Anne LinstatterAnne Linstatter is a founding member of EEWC-CFT and serves on the executive council.  Her 1994 book, Abortion—My Choice, God’s Grace: Christian Women Tell Their Stories includes cases of sexual abuse and one case of a woman pushed by her pro-life pastor to obey her husband and get an abortion.

 

Letha Dawson ScanzoniLetha Dawson Scanzoni, also a founding member of EEWC-CFT, is coauthor (with Nancy Hardesty) of All We’re Meant to Be, a book that already in 1974 challenged patriarchal interpretations of the Bible that have been widely used to restrict women. Her 1978 book with Virginia Ramey Mollenkott, Is the Homosexual My Neighbor, similarly challenged Christians on their weaponized use of the Bible against another group of people whom God loves. A book about Letha’s life and work for social justice titled Building Bridges by Kendra Weddle and Jann Aldredge-Clanton has just been published by Cascade. It includes Anne Linstatter’s Christian feminist journey.)

 

Letha Dawson Scanzoni is an independent scholar, writer, and editor, and is the author or coauthor of nine books. In 1978, she and Virginia Ramey Mollenkott wrote Is the Homosexual My Neighbor?, one of the earliest books urging evangelical Christians to rethink their views on homosexuality (updated edition, 1994, HarperOne). More recently, Letha coauthored (with social psychologist David G. Myers) What God Has Joined Together: The Christian Case for Gay Marriage (HarperOne, 2005 and 2006).
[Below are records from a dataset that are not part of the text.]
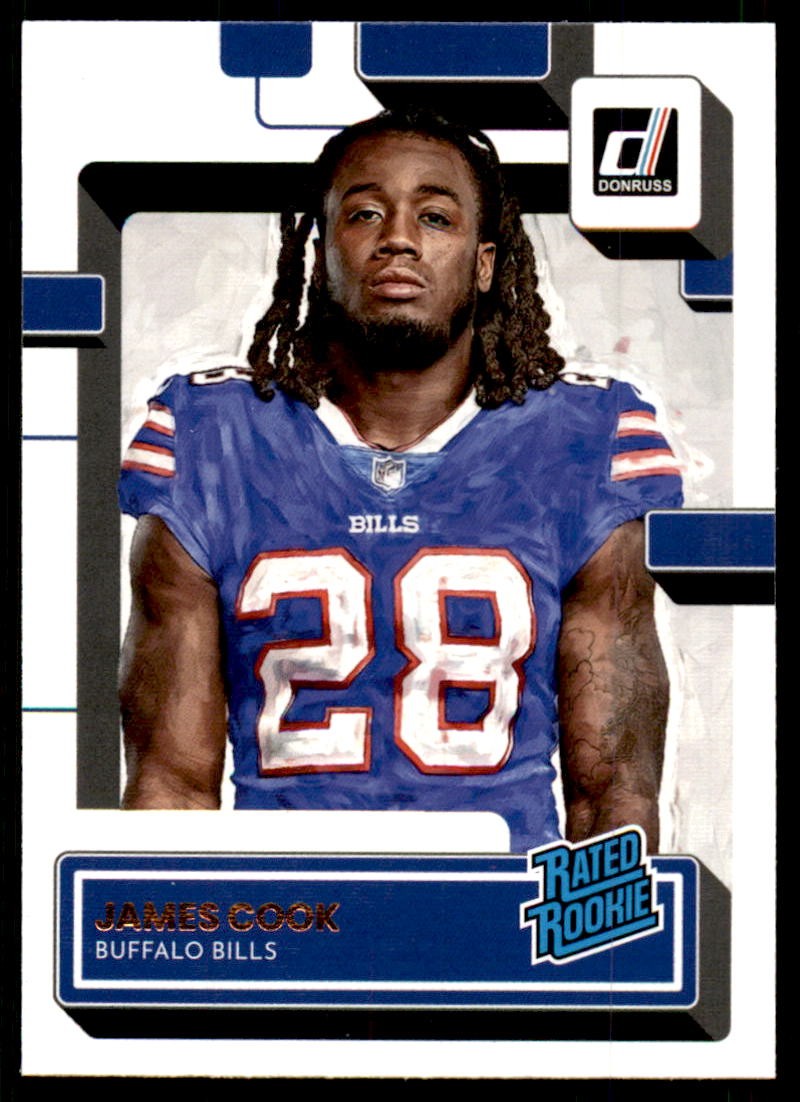 2022 Donruss #315 James Cook Canvas Rookie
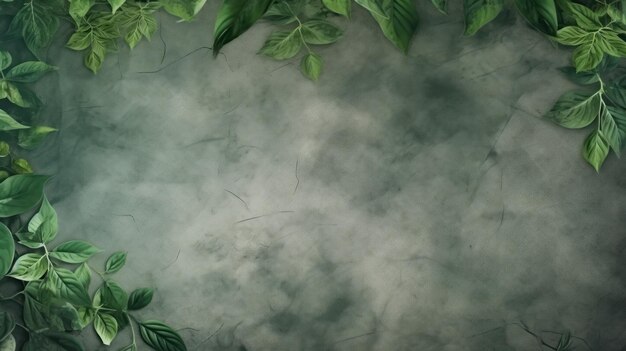 Hojas de vid de la selva en un fondo texturizado
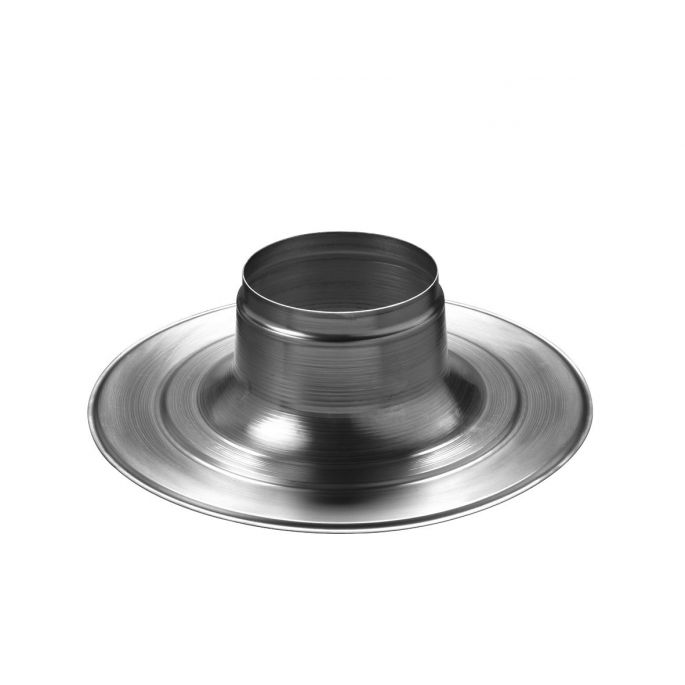 Plakplaat aluminium 130 t.b.v. pijpdakventilatoren Orcon  (0146153)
Another of Letha’s most well-known books is All We’re Meant to Be: Biblical Feminism for Today, coauthored with Nancy A. Hardesty (Word Books, 1974; revised edition, Abingdon, 1986; updated and expanded edition, Eerdmans, 1992). Letha served as editor of Christian Feminism Today in both its former print edition (EEWC Update) and its website for 19 years until her retirement in December 2013.

2 COMMENTS

  1. Thank you, Letha and Anne, for writing this important history of these movements! I hope your excellent article reaches a wide audience. I plan to share it.